- [Objective] Print all entries word for word.

- [Data for this exercise]
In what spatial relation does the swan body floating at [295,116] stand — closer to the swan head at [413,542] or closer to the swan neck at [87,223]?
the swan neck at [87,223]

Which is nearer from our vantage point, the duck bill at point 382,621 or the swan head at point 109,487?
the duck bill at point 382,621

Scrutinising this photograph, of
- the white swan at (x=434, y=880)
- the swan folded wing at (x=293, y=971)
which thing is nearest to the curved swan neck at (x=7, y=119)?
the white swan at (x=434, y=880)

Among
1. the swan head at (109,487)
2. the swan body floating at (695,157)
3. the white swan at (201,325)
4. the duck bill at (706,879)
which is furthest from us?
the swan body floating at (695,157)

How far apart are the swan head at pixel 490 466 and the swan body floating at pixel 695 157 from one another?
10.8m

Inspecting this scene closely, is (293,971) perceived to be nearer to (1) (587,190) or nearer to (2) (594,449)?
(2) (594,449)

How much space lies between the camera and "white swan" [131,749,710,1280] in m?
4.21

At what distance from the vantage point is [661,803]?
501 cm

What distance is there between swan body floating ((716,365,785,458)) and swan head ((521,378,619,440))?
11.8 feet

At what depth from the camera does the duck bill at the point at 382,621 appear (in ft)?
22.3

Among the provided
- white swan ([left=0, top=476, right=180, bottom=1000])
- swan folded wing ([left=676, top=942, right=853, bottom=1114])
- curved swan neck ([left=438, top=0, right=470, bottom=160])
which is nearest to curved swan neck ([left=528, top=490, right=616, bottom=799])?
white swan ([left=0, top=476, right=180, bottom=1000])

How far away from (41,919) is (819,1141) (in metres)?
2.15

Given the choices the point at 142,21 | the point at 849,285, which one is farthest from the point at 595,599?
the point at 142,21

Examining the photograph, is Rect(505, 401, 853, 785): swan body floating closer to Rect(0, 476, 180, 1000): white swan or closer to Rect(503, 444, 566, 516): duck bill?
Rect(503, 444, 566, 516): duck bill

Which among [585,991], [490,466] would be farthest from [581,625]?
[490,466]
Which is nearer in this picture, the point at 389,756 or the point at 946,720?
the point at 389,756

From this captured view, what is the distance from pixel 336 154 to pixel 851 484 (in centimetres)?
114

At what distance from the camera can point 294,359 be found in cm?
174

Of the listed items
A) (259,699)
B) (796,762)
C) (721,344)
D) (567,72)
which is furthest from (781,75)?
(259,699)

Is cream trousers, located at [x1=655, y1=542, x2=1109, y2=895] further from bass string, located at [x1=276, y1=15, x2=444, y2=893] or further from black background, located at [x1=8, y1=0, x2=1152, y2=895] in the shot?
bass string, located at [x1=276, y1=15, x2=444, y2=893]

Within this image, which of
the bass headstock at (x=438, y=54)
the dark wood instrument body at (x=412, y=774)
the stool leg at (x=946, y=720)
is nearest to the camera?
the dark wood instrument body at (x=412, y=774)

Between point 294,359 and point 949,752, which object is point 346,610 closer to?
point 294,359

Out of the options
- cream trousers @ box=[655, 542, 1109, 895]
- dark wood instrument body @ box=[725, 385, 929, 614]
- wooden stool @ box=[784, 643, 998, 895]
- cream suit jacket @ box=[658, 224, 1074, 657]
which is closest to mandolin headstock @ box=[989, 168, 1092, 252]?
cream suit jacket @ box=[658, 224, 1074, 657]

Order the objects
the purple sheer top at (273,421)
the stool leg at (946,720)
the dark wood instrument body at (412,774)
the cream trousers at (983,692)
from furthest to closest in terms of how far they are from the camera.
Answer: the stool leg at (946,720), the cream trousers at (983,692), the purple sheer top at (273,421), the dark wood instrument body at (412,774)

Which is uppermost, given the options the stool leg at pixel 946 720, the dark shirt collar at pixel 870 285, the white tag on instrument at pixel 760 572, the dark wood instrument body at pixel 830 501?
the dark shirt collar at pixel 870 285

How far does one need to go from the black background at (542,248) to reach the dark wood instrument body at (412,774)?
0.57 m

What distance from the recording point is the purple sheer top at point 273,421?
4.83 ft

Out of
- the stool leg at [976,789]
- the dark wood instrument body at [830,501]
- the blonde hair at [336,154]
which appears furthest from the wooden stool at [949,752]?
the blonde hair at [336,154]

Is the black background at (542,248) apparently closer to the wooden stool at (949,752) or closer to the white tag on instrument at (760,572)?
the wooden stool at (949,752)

- [In response]
In what spatial relation does the swan body floating at [295,116] stand — closer to the swan head at [413,542] or closer to the swan neck at [87,223]?
the swan neck at [87,223]

Which is nearer from our vantage point, the duck bill at point 382,621 or the swan head at point 109,487?
the duck bill at point 382,621

Scrutinising this photograph, of
- the white swan at (x=434, y=880)
- the swan folded wing at (x=293, y=971)
which thing is nearest to the curved swan neck at (x=7, y=119)?
the white swan at (x=434, y=880)

Among
1. the swan head at (109,487)
2. the swan body floating at (695,157)
3. the white swan at (201,325)
4. the duck bill at (706,879)
which is furthest from us?
the swan body floating at (695,157)

How far apart are the swan head at pixel 490 466 and the swan body floating at pixel 695 157 from one another?
10.8m

Inspecting this scene closely, is (293,971) perceived to be nearer to (1) (587,190) or nearer to (2) (594,449)?
(2) (594,449)

How much space lies between the camera and "white swan" [131,749,710,1280] in m?
4.21

At what distance from the vantage point is [661,803]?
501 cm

What distance is there between swan body floating ((716,365,785,458)) and swan head ((521,378,619,440))?
11.8 feet

At what depth from the camera does the duck bill at the point at 382,621 appear (in ft)?
22.3

Among the provided
- white swan ([left=0, top=476, right=180, bottom=1000])
- swan folded wing ([left=676, top=942, right=853, bottom=1114])
- curved swan neck ([left=438, top=0, right=470, bottom=160])
which is nearest to curved swan neck ([left=528, top=490, right=616, bottom=799])?
white swan ([left=0, top=476, right=180, bottom=1000])

How far away from (41,919) is (819,1141) (in metres)?
2.15

Given the choices the point at 142,21 | the point at 849,285, which one is farthest from the point at 595,599?
the point at 142,21

Examining the photograph, is Rect(505, 401, 853, 785): swan body floating closer to Rect(0, 476, 180, 1000): white swan or closer to Rect(503, 444, 566, 516): duck bill?
Rect(503, 444, 566, 516): duck bill

Which among [585,991], [490,466] would be farthest from [581,625]?
[490,466]
Which is nearer in this picture, the point at 389,756 or the point at 946,720?
the point at 389,756

From this captured view, what is the distance from pixel 336 154 to pixel 851 484 (in centimetres)?
114

At what distance from the camera can point 294,359 be found in cm?
174

Of the listed items
A) (259,699)
B) (796,762)
C) (721,344)
D) (567,72)
which is furthest from (781,75)?
(259,699)

Is cream trousers, located at [x1=655, y1=542, x2=1109, y2=895] further from bass string, located at [x1=276, y1=15, x2=444, y2=893] or further from black background, located at [x1=8, y1=0, x2=1152, y2=895] in the shot?
bass string, located at [x1=276, y1=15, x2=444, y2=893]

Within this image, which of
the bass headstock at (x=438, y=54)
the dark wood instrument body at (x=412, y=774)
the stool leg at (x=946, y=720)
is nearest to the camera?
the dark wood instrument body at (x=412, y=774)

Between point 294,359 and point 949,752, which object is point 346,610 closer to?
point 294,359

Out of the options
- cream trousers @ box=[655, 542, 1109, 895]
- dark wood instrument body @ box=[725, 385, 929, 614]
- wooden stool @ box=[784, 643, 998, 895]
- cream suit jacket @ box=[658, 224, 1074, 657]
which is closest to mandolin headstock @ box=[989, 168, 1092, 252]?
cream suit jacket @ box=[658, 224, 1074, 657]

Order the objects
the purple sheer top at (273,421)
the stool leg at (946,720)
the dark wood instrument body at (412,774)
the cream trousers at (983,692)
from furthest to closest in terms of how far they are from the camera.
Answer: the stool leg at (946,720), the cream trousers at (983,692), the purple sheer top at (273,421), the dark wood instrument body at (412,774)

Which is uppermost, given the options the stool leg at pixel 946 720, the dark shirt collar at pixel 870 285, the white tag on instrument at pixel 760 572, the dark wood instrument body at pixel 830 501?
the dark shirt collar at pixel 870 285

How far does one need to go from the black background at (542,248) to reach the dark wood instrument body at (412,774)?
0.57 m

What distance from the recording point is the purple sheer top at point 273,421?
4.83 ft

Out of
- the stool leg at [976,789]
- the dark wood instrument body at [830,501]
- the blonde hair at [336,154]
which appears furthest from the wooden stool at [949,752]?
the blonde hair at [336,154]

Is the black background at (542,248) apparently closer to the wooden stool at (949,752) or closer to the white tag on instrument at (760,572)?
the wooden stool at (949,752)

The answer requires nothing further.